===== Dataset extract =====
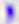
identification = Toxoplasma gondii
modality = micrograph
magnification = 400x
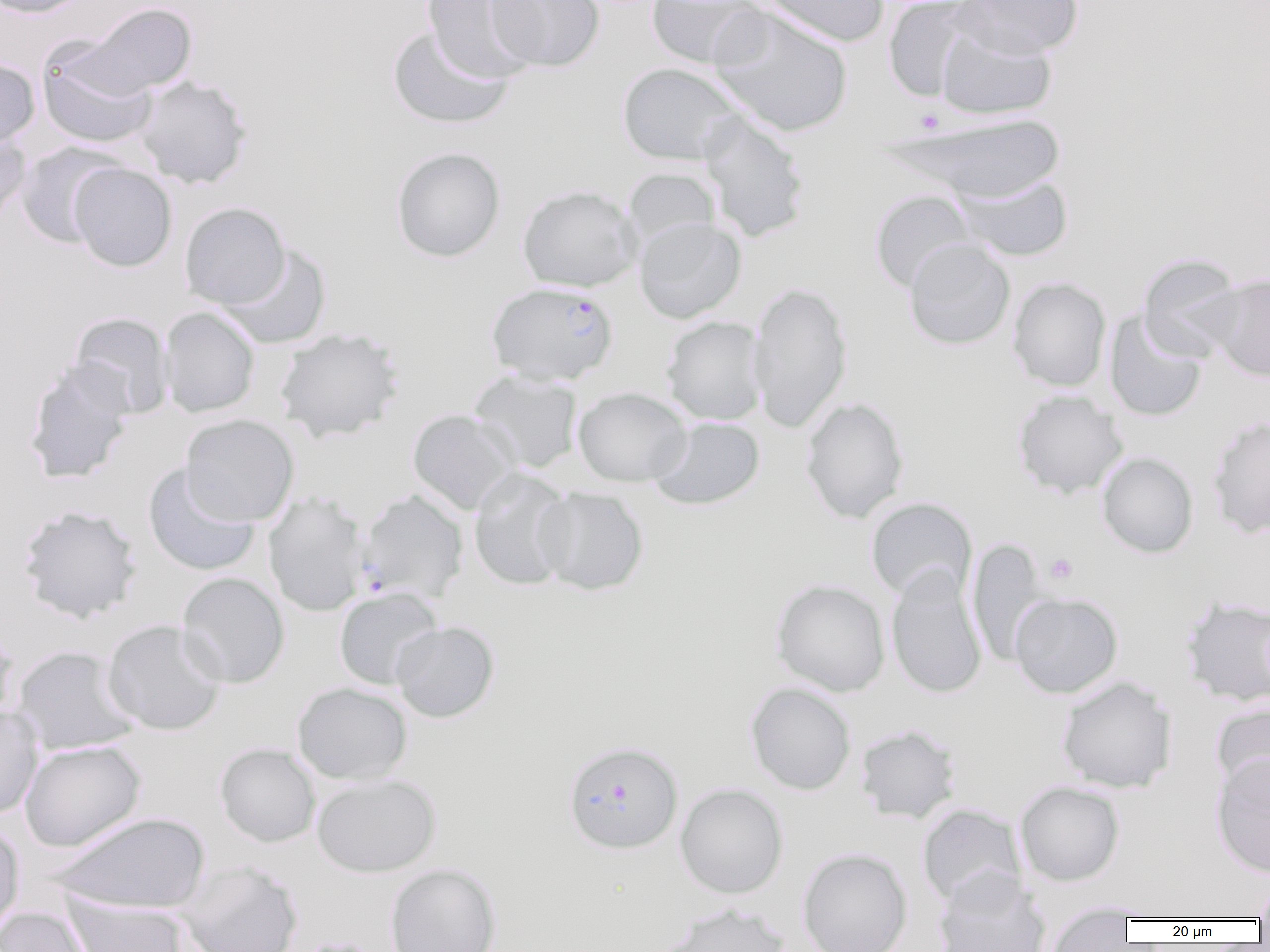
slide_level_diagnosis: Plasmodium falciparum
field_of_view: one of a larger specimen
image_size: 1270×952 pixels
preparation: thin blood smear
uninfected_red_blood_cell_locations_subset: 'approximate bounding boxes as named x1/y1/x2/y2 corners in pixels: (x1=0, y1=0, x2=95, y2=19), (x1=421, y1=0, x2=541, y2=83), (x1=486, y1=0, x2=605, y2=72), (x1=646, y1=0, x2=769, y2=70), (x1=757, y1=0, x2=888, y2=47), (x1=883, y1=0, x2=980, y2=102), (x1=955, y1=0, x2=1083, y2=58), (x1=76, y1=2, x2=197, y2=97), (x1=708, y1=7, x2=853, y2=138), (x1=935, y1=22, x2=1057, y2=120), (x1=387, y1=26, x2=514, y2=129), (x1=37, y1=44, x2=158, y2=149), (x1=0, y1=57, x2=40, y2=150), (x1=617, y1=63, x2=745, y2=166), (x1=134, y1=75, x2=252, y2=189), (x1=698, y1=112, x2=810, y2=242), (x1=881, y1=113, x2=1067, y2=203), (x1=0, y1=127, x2=31, y2=228), (x1=15, y1=142, x2=125, y2=249), (x1=391, y1=146, x2=506, y2=263), (x1=69, y1=162, x2=177, y2=272), (x1=622, y1=167, x2=722, y2=254), (x1=954, y1=174, x2=1074, y2=262), (x1=517, y1=185, x2=641, y2=292), (x1=868, y1=190, x2=979, y2=293), (x1=179, y1=202, x2=291, y2=310), (x1=634, y1=216, x2=746, y2=324), (x1=903, y1=239, x2=1015, y2=350), (x1=218, y1=244, x2=332, y2=348), (x1=1138, y1=254, x2=1247, y2=362), (x1=1207, y1=273, x2=1270, y2=382), (x1=1007, y1=277, x2=1112, y2=392), (x1=747, y1=281, x2=853, y2=434), (x1=159, y1=307, x2=260, y2=418), (x1=1105, y1=311, x2=1207, y2=422), (x1=68, y1=312, x2=174, y2=418), (x1=662, y1=316, x2=768, y2=426), (x1=274, y1=327, x2=405, y2=442), (x1=23, y1=360, x2=135, y2=485), (x1=468, y1=370, x2=585, y2=474), (x1=573, y1=387, x2=692, y2=487), (x1=1012, y1=389, x2=1128, y2=498), (x1=800, y1=397, x2=909, y2=523), (x1=407, y1=409, x2=521, y2=516), (x1=180, y1=414, x2=299, y2=526), (x1=1206, y1=415, x2=1270, y2=539), (x1=649, y1=417, x2=765, y2=511), (x1=1097, y1=451, x2=1198, y2=558), (x1=143, y1=463, x2=261, y2=577), (x1=468, y1=468, x2=575, y2=591), (x1=534, y1=486, x2=649, y2=596), (x1=263, y1=492, x2=369, y2=617), (x1=865, y1=497, x2=977, y2=602), (x1=17, y1=504, x2=142, y2=623), (x1=967, y1=539, x2=1050, y2=666), (x1=886, y1=565, x2=988, y2=700), (x1=177, y1=572, x2=290, y2=688), (x1=771, y1=579, x2=891, y2=697), (x1=334, y1=587, x2=443, y2=690), (x1=1009, y1=591, x2=1123, y2=699), (x1=102, y1=619, x2=227, y2=736), (x1=390, y1=621, x2=499, y2=723), (x1=0, y1=622, x2=20, y2=730), (x1=12, y1=645, x2=140, y2=756), (x1=1056, y1=676, x2=1177, y2=794), (x1=292, y1=682, x2=412, y2=785), (x1=745, y1=683, x2=856, y2=795), (x1=1211, y1=702, x2=1270, y2=805), (x1=0, y1=704, x2=44, y2=818), (x1=854, y1=724, x2=962, y2=824), (x1=19, y1=740, x2=146, y2=852), (x1=215, y1=743, x2=320, y2=848), (x1=1211, y1=752, x2=1270, y2=878), (x1=311, y1=774, x2=441, y2=877), (x1=1015, y1=781, x2=1125, y2=886), (x1=675, y1=783, x2=788, y2=899), (x1=917, y1=803, x2=1027, y2=909), (x1=49, y1=811, x2=212, y2=914), (x1=0, y1=822, x2=25, y2=936), (x1=797, y1=848, x2=913, y2=952), (x1=176, y1=859, x2=303, y2=952), (x1=385, y1=862, x2=502, y2=952), (x1=932, y1=869, x2=1051, y2=952), (x1=1254, y1=874, x2=1270, y2=922), (x1=65, y1=895, x2=190, y2=952), (x1=658, y1=903, x2=792, y2=952), (x1=1044, y1=905, x2=1136, y2=951), (x1=1, y1=906, x2=94, y2=952)'
plasmodium_falciparum_infected_red_blood_cell_locations_subset: 'approximate bounding boxes as named x1/y1/x2/y2 corners in pixels: (x1=486, y1=282, x2=619, y2=386), (x1=354, y1=489, x2=465, y2=605), (x1=562, y1=741, x2=683, y2=854)'
platelet_locations: 'approximate bounding boxes as named x1/y1/x2/y2 corners in pixels: (x1=914, y1=109, x2=945, y2=134), (x1=1044, y1=552, x2=1079, y2=585), (x1=296, y1=935, x2=382, y2=952)'
modality: optical microscopy
magnification: 1000x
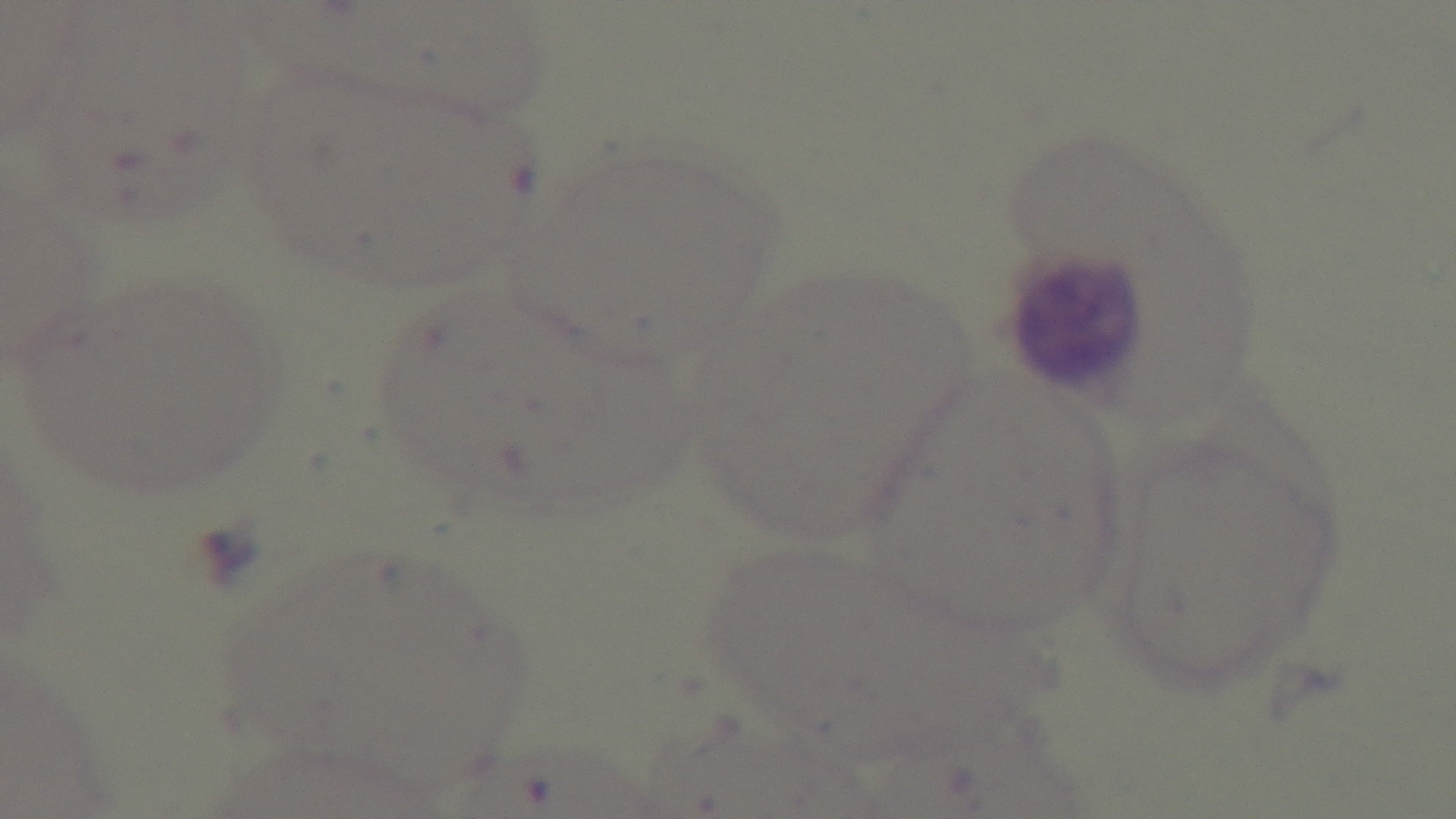

capture = mounted 4K digital camera
modality = light microscopy
preparation = thin blood film
stain = Giemsa
field of view = one from the slide
malaria status = negative
objective = 100x oil immersion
=====
I need each line from the listing where the word "microscopy" occurs.

Reply:
modality: optical microscopy
modality = light microscopy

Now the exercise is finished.